------ Source text
They affirm that the load of this metallic pollutant, which is produced by coal combustion, metal extraction, oil and gas exploration or else the use of chemicals, is continuing to rise in the environment, estimating that nearly 2,220 tonnes were emitted in 2020. The problem? The signatories to Human Health and Ocean Pollution have discovered that when mercury is deposited in the oceans, marine microorganisms convert it to methyl mercury, a highly toxic organic form of mercury.

Basing their observations on various studies, they reveal that exposure to this type of metal, through the consumption of marine mammals or through simple skin and respiratory contact while bathing, is thought to have a considerable and irreversible impact on the functioning of the human brain: in particular, it is thought to decrease motor and verbal skills, attention, memory and even IQ.  Cardiac activity may also be modified by prolonged exposure to methyl mercury, with an increased risk of hypertension and infarction leading, in the worst case, to death. Finally, certain experiments have evidenced the appearance of cutaneous eruptions and respiratory problems in those exposed.

Toxicity is increased by global warming

All of these health risks are likely to increase if climate change continues to accelerate. To cap it all, the signatories demonstrate that global warming, increased runoff and changes in ocean currents strongly remobilize mercury in the environment, thereby increasing its toxicity. All the more reason to recognize that the time for action has come and that pollution can be avoided. Let us put 2021 under the banner of hope and marine protection. How? By demanding, yet again, more concrete action and legislation from public decision-makers to reduce plastic production and coal combustion, the main causes of the presence of mercury in the oceans; and, as citizens, by progressively turning to a circular economy, more responsible consumption and less waste. These demands are essential in order to prevent ocean pollution, mitigate climate change and thus contribute to global well-being. Let us be the driving force of this change.
------------
Work required = Reproduce the passage on mercury in the oceans word for word, beginning at the words "They affirm that" and stopping after the words "form of mercury.".
------ Dataset excerpt
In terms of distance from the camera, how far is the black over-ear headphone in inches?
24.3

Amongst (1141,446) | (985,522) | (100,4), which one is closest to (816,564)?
------------
Exercise solution =
They affirm that the load of this metallic pollutant, which is produced by coal combustion, metal extraction, oil and gas exploration or else the use of chemicals, is continuing to rise in the environment, estimating that nearly 2,220 tonnes were emitted in 2020. The problem? The signatories to Human Health and Ocean Pollution have discovered that when mercury is deposited in the oceans, marine microorganisms convert it to methyl mercury, a highly toxic organic form of mercury.